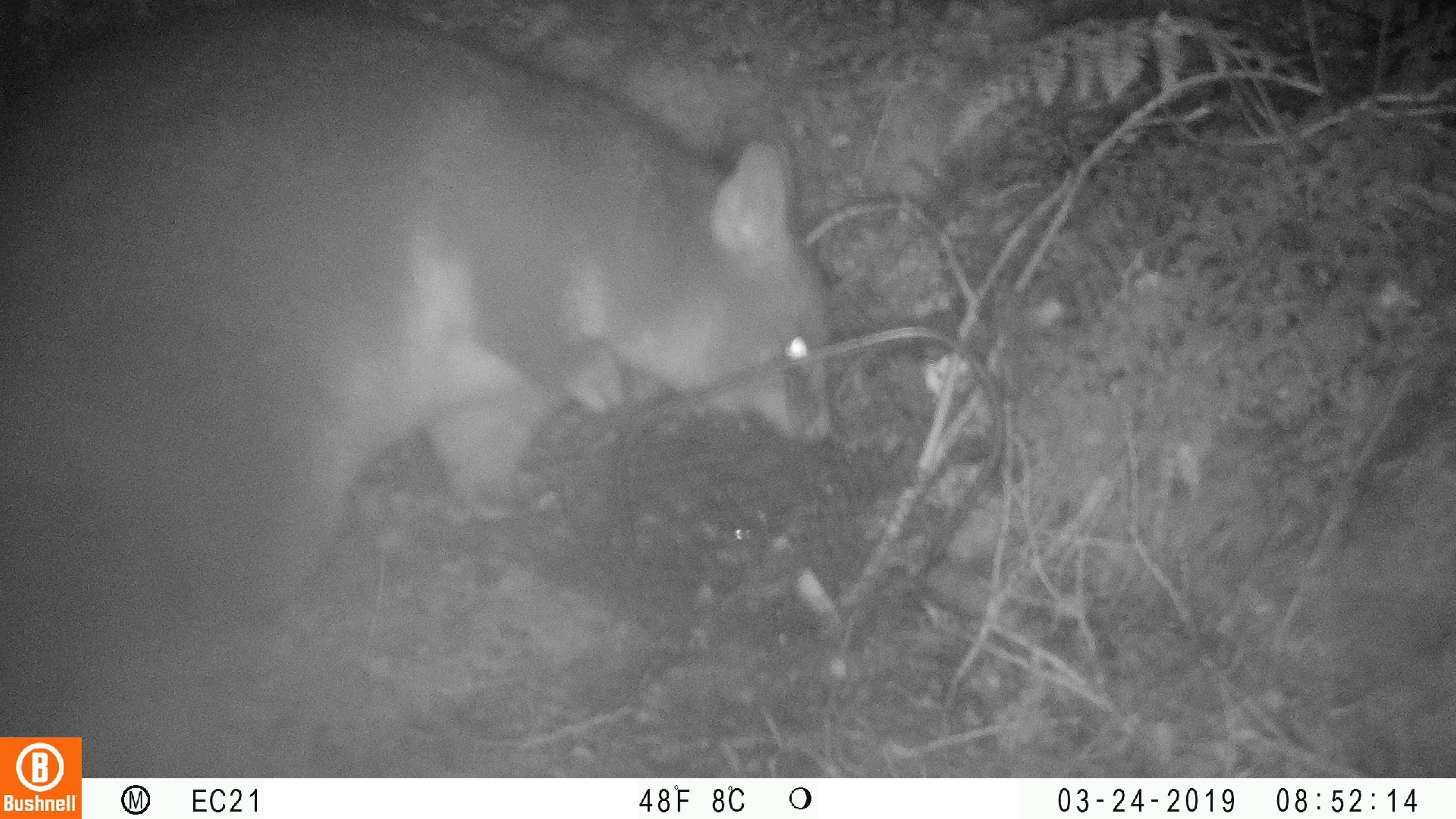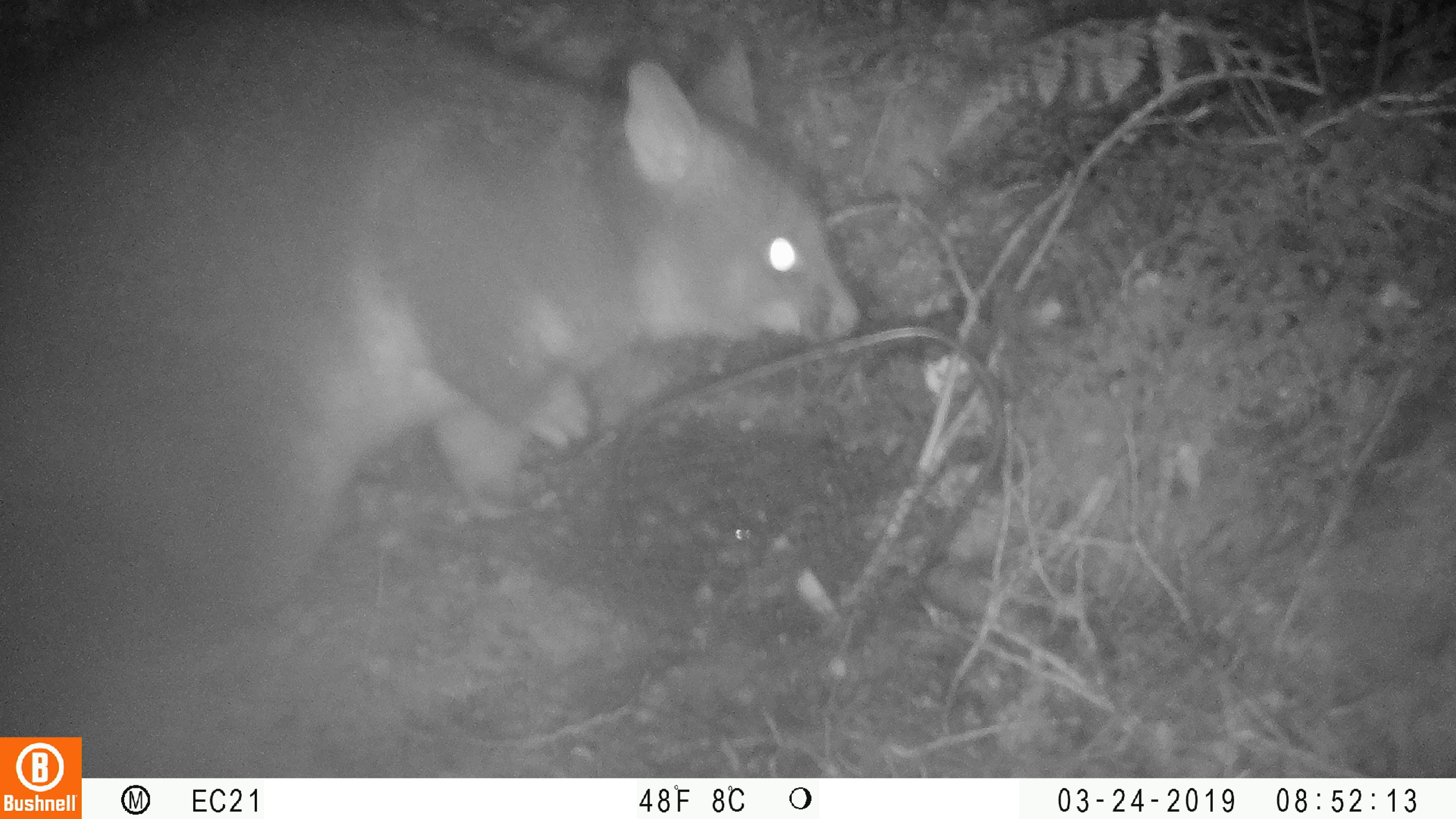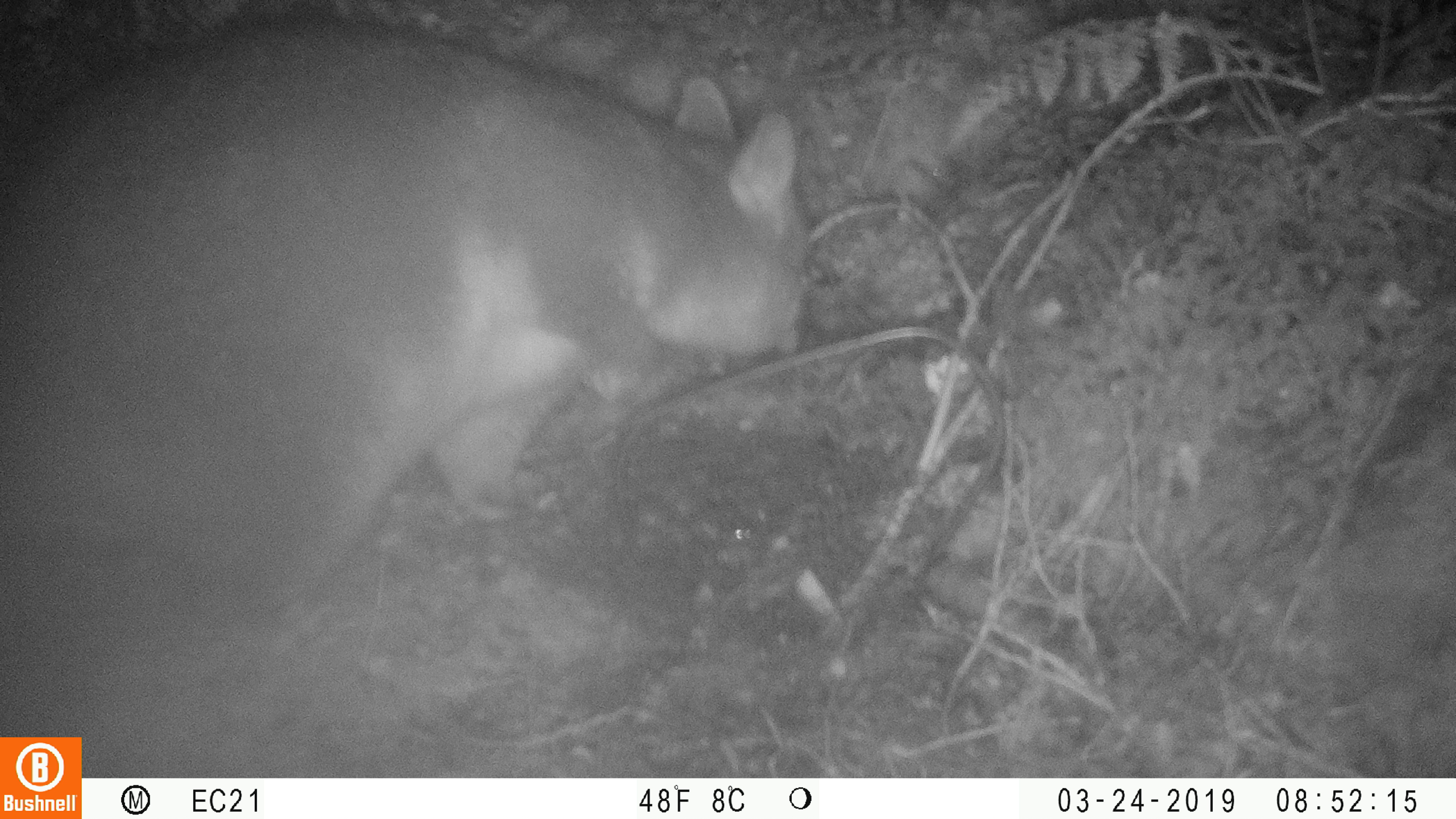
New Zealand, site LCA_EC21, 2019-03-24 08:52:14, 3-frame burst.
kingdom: Animalia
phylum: Chordata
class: Mammalia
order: Diprotodontia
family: Phalangeridae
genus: Trichosurus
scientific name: Trichosurus vulpecula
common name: common brushtail possum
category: possum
Possum (common brushtail possum) (Trichosurus vulpecula).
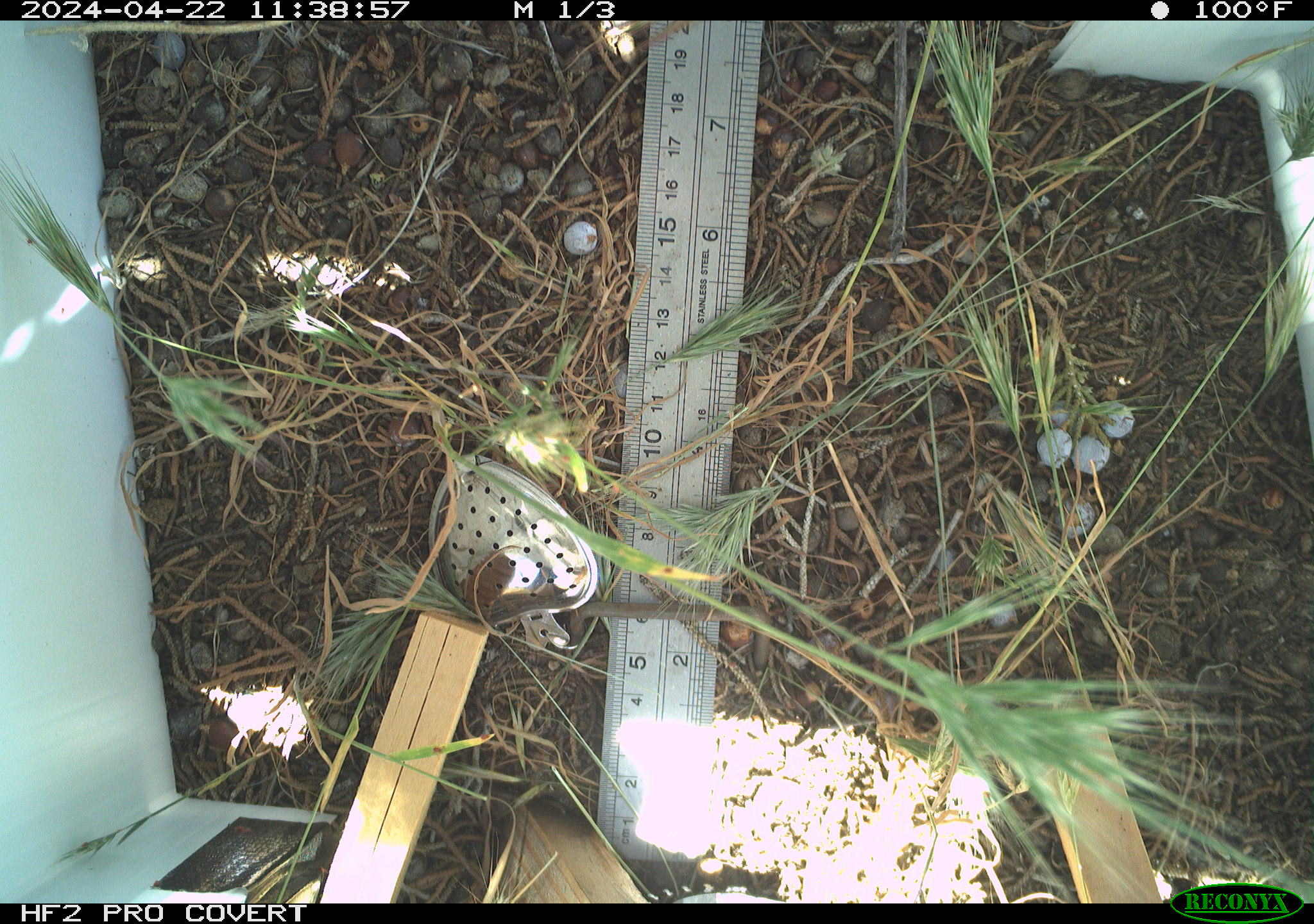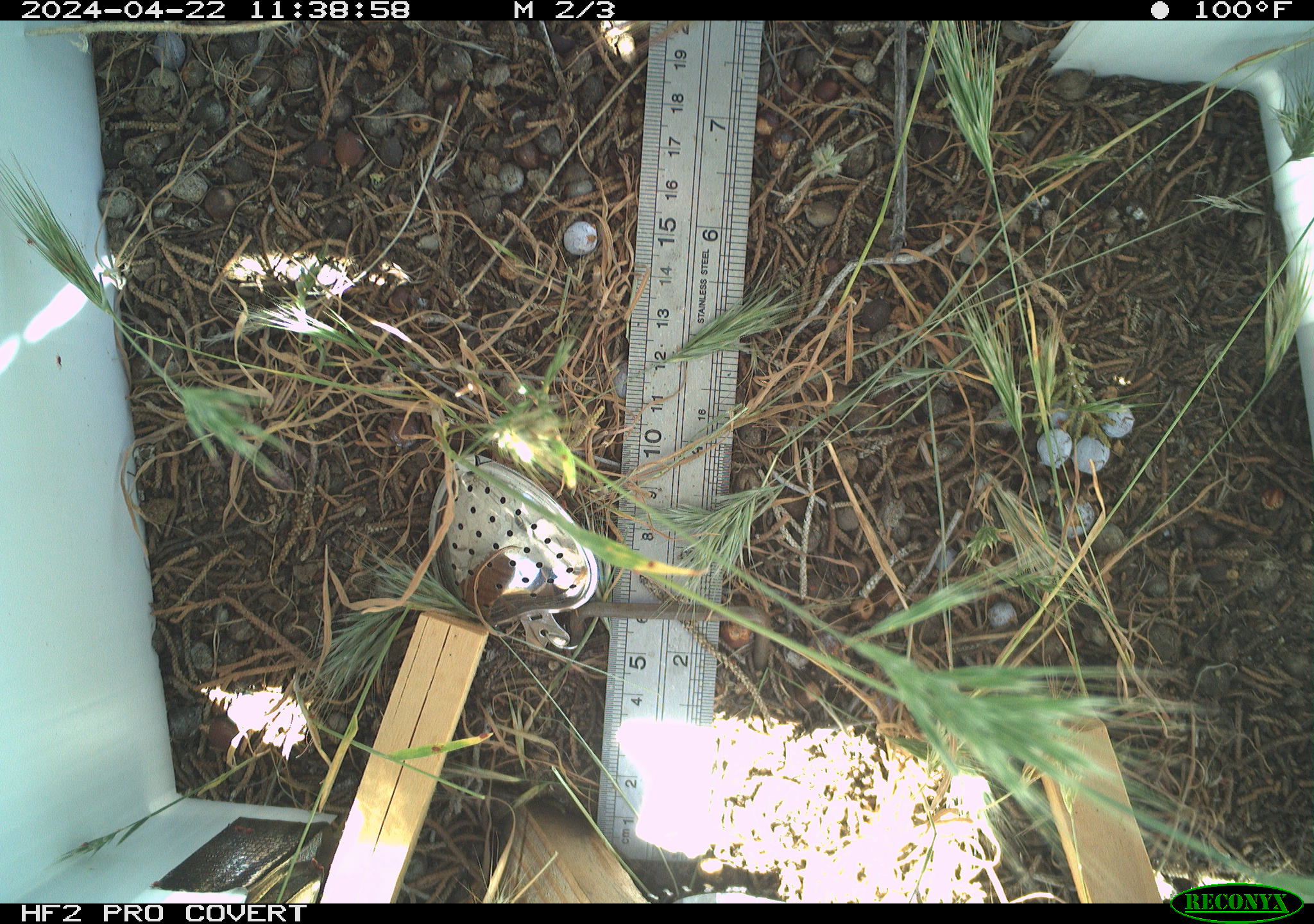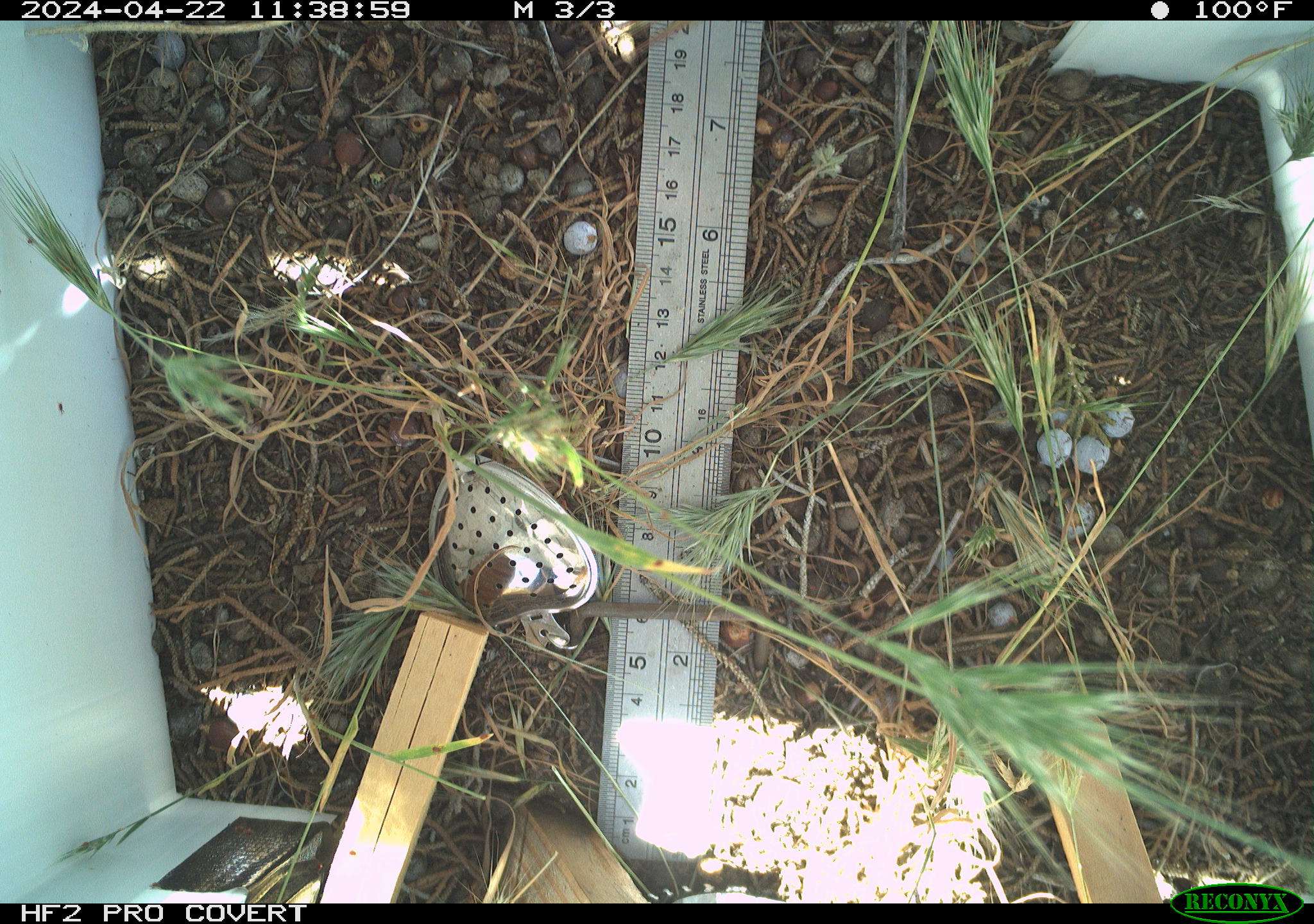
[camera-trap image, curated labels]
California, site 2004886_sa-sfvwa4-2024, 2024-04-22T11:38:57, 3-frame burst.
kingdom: Animalia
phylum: Arthropoda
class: Insecta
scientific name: Insecta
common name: insect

──────

Print the records exactly and omit all pictures.

New Zealand, site LCA_EC21, 2019-03-24 08:52:14, 3-frame burst.
kingdom: Animalia
phylum: Chordata
class: Mammalia
order: Diprotodontia
family: Phalangeridae
genus: Trichosurus
scientific name: Trichosurus vulpecula
common name: common brushtail possum
category: possum
Possum (common brushtail possum) (Trichosurus vulpecula).
[camera-trap image, curated labels]
California, site 2004886_sa-sfvwa4-2024, 2024-04-22T11:38:57, 3-frame burst.
kingdom: Animalia
phylum: Arthropoda
class: Insecta
scientific name: Insecta
common name: insect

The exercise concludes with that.